Obiettivo del compito:
Prosegui il brano sul calcio e sulle incertezze del Dpcm anti-Covid a partire dall'ultima frase riportata.

Un’incertezza che, a circa 60 ore da quel momento, non è stata ancora spazzata via, con tanti movimenti che attendono una risposta per sapere se la loro attività rientra tra quelle temporaneamente sospese per far fronte al dilagare dei casi di positività al Covid-19.

Tra le realtà che ancora devono capire che ne sarà di loro, c’è sicuramente il calcio, che rappresenta una mole molto significativa di tesserati, distribuiti sulle tantissime realtà locali presenti qua e là.

Ad oggi, la situazione, più che di stallo, sembra essere di lento e graduale sgretolamento della stabilità del sistema, per via di quattro ragioni che riassumiamo di seguito.

L’assenza di segnali dalle istituzioni

Certamente, a pesare di più è l’assenza di segnali da parte delle istituzioni. Nel Dpcm si parla di prosecuzione delle attività di interesse regionale e nazionale, ma non è ancora stato chiarito fino in fondo a che cosa si faccia riferimento, soprattutto per quanto concerne le realtà “al confine”. La Seconda Categoria, ad esempio, rientra tra le realtà di interesse regionale? E, in ambito giovanile, potranno proseguire solo le squadre che stanno partecipando a campionati regionali?

Dati estratti:

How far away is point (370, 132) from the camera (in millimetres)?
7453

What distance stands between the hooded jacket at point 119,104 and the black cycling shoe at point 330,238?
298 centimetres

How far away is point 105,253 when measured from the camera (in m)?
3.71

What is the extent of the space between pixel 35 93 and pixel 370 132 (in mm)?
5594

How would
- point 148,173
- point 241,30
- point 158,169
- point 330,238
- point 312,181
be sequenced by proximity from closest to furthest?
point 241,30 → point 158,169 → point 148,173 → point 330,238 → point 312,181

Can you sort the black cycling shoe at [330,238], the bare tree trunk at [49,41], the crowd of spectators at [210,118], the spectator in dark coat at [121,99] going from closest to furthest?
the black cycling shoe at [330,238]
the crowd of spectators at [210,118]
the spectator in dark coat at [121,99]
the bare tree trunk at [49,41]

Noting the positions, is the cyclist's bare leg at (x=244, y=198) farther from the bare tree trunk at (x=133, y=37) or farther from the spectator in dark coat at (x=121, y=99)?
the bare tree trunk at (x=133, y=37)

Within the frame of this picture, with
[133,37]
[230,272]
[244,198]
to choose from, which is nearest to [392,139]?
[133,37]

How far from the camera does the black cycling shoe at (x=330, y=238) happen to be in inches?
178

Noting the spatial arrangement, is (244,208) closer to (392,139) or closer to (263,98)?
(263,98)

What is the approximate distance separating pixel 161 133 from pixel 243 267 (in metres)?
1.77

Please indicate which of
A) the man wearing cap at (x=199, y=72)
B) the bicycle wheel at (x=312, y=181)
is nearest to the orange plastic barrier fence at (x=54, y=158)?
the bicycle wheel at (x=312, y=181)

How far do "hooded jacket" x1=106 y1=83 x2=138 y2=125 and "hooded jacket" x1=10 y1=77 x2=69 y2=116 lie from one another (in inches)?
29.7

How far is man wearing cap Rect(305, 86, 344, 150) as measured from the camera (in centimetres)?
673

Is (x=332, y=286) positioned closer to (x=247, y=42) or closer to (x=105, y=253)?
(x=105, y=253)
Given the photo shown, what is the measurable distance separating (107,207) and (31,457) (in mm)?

Esito del compito:
La vera incertezza, però, è legata agli allenamenti, che sono stati fermati o sono ormai legati ad un filo sottilissimo. In Terza Categoria, ad esempio, praticamente tutte le realtà sportive hanno già alzato bandiera bianca: stop alle sessioni settimanali, in attesa di avere maggiori delucidazioni. A farne le spese, sicuramente, oltre alla condizione dei singoli sarà la “tenuta” delle rose, già minacciate da quarantene obbligatorie e stop forzati.

I rinvii massivi ed il rischio collasso per i campionati

Un secondo aspetto è legato alla stabilità stessa dei campionati ed alla fattibilità dei “nuovi” calendari che potrebbero andare materializzandosi di qui a poche settimane. Solo domenica, su tutto il territorio regionale, sono state rinviate 57 partite, a cui si sono sommate tutte quelle già stoppate per infrasettimanali e recuperi di questi giorni.

Come si potranno recuperare? Come si potranno, soprattutto, inserire tutti i recuperi in calendari che rischiano di essere compattati in pochi mesi?

La difficoltà nel rapportarsi alle strutture sanitarie

In ambito sanitario, invece, iniziano a crescere le difficoltà nel rapportarsi alle Asl e più in generale alle istituzioni sanitarie locali. Molte società stanno iniziando a lamentare la complessità nel riuscire a comunicare la positività di alcuni tesserati e, soprattutto, la mancanza di risposte rapide in merito alla gestione del “gruppo squadra” nelle ore successive alla comunicazione.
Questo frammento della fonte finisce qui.